‘Star’ UH students
awarded for research
University of Hawaii doctoral candidate Scott Dahm is studying newborn stars as they emerge from parental gas clouds.
"By studying young stars as they emerge from their parental clouds of gas, we are given rare insight into the early history of the sun and formation of the solar system," he said.
The Institute for Astronomy graduate student was among 11 students receiving $5,000 scholarships from the Achievement Rewards for College Scientists-Honolulu Chapter and received an additional $1,000 as Scholar of the Year at the chapter's recent annual dinner.
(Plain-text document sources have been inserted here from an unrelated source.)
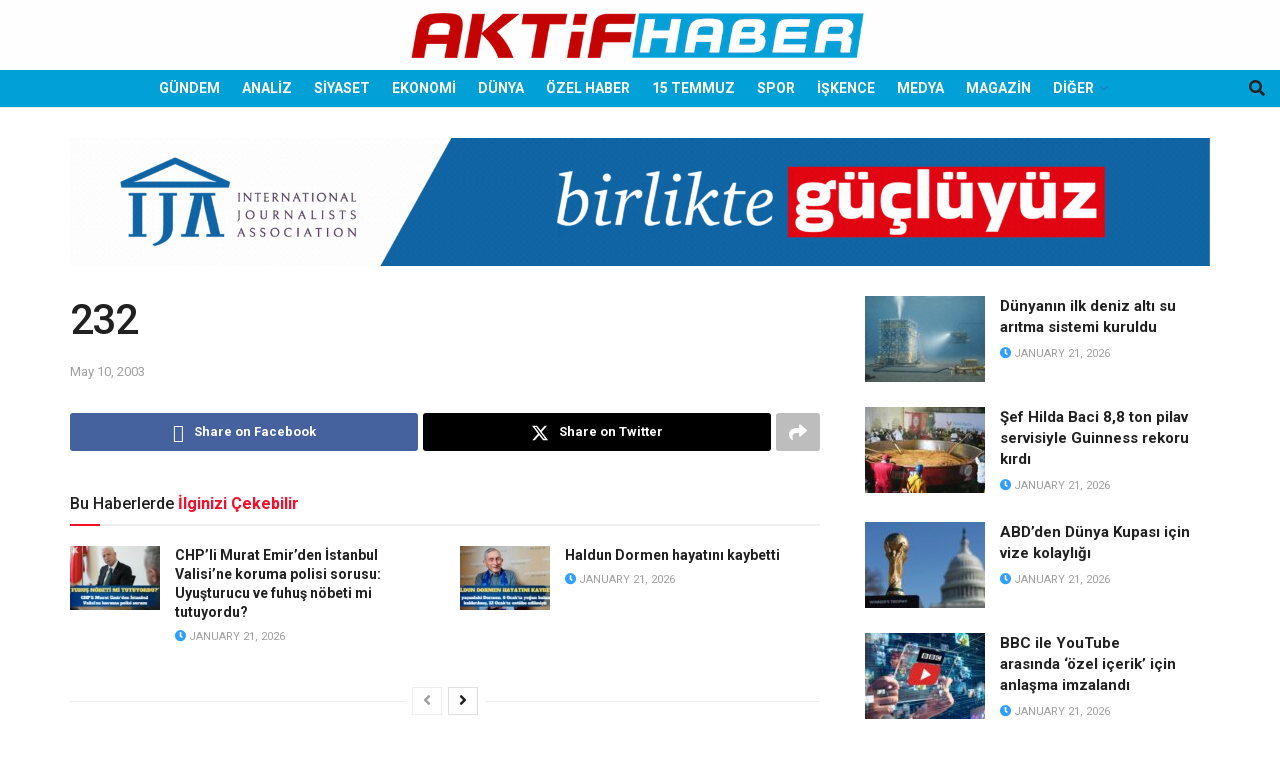

--- FILE ---
content_type: text/html; charset=utf-8
request_url: https://www.google.com/recaptcha/api2/aframe
body_size: 268
content:
<!DOCTYPE HTML><html><head><meta http-equiv="content-type" content="text/html; charset=UTF-8"></head><body><script nonce="SJMiFA_4LbUFH3hTXvw6sA">/** Anti-fraud and anti-abuse applications only. See google.com/recaptcha */ try{var clients={'sodar':'https://pagead2.googlesyndication.com/pagead/sodar?'};window.addEventListener("message",function(a){try{if(a.source===window.parent){var b=JSON.parse(a.data);var c=clients[b['id']];if(c){var d=document.createElement('img');d.src=c+b['params']+'&rc='+(localStorage.getItem("rc::a")?sessionStorage.getItem("rc::b"):"");window.document.body.appendChild(d);sessionStorage.setItem("rc::e",parseInt(sessionStorage.getItem("rc::e")||0)+1);localStorage.setItem("rc::h",'1769022986507');}}}catch(b){}});window.parent.postMessage("_grecaptcha_ready", "*");}catch(b){}</script></body></html>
Dahm received ARCS' Helen Jones Farrar Scholarship in Astronomy for his research on star-forming regions or "stellar nurseries" hundreds of light years away.
Other doctoral candidates honored by the ARCS chapter for outstanding research were:
>> Jonathan D. Awaya, College of Tropical Agriculture & Human Resources, ARCS Scholarship in Horticulture.
>> Jennifer L. Campbell-Meier, Department of Communication & Information Sciences, ARCS Columbia Scholarship in Telecommunications and Computer Science.
>> Eric Conklin, Department of Zoology, ARCS Scholarship in Marine Biology.
>> Judith Denery, College of Tropical Agriculture & Human Resources, ARCS Kresser Foundation Scholarship in Engineering.
>> Theodore S. Durland, Department of Oceanography, ARCS Scholarship in Oceanography.
>> Kenneth Hayes, Department of Zoology, ARCS Maybelle Roth Scholarship in Conservation Biology.
>> Beth Irikura, College of Tropical Agriculture & Human Resources, ARCS Bretzlaff Foundation Scholarship in Engineering.
>> Heather McMillen, Department of Anthropology, ARCS Maybelle Roth Scholarship in Conservation Biology.
>> Eric Umemoto, Department of Microbiology, ARCS Scholarship in Microbiology.
>> Kyle A. Mitsunaga, third-year student in the John A. Burns School of Medicine, received the ARCS Scholarship in Medicine.
Also, astronomer John Tonry, with the Institute for Astronomy, was recognized as ARCS Scientist of the Year.
Tonry was cited as one of the top astronomers worldwide based on his publications and contributions in development of camera detectors on telescopes.
He invented the detector for the Panoramic Survey Telescope and Rapid Response System, called Pan-STARRS, an array of four small telescopes that will scan the sky for asteroids and comets from Hawaii.
The student scholars are working on such problems as bacterial enzymes that break down toxic compounds in a tropical plant favored by cattle, interaction between herbivorous coral reef fish and marine algae, and medicinal plants used for health care and HIV/AIDS treatment in Tanzania.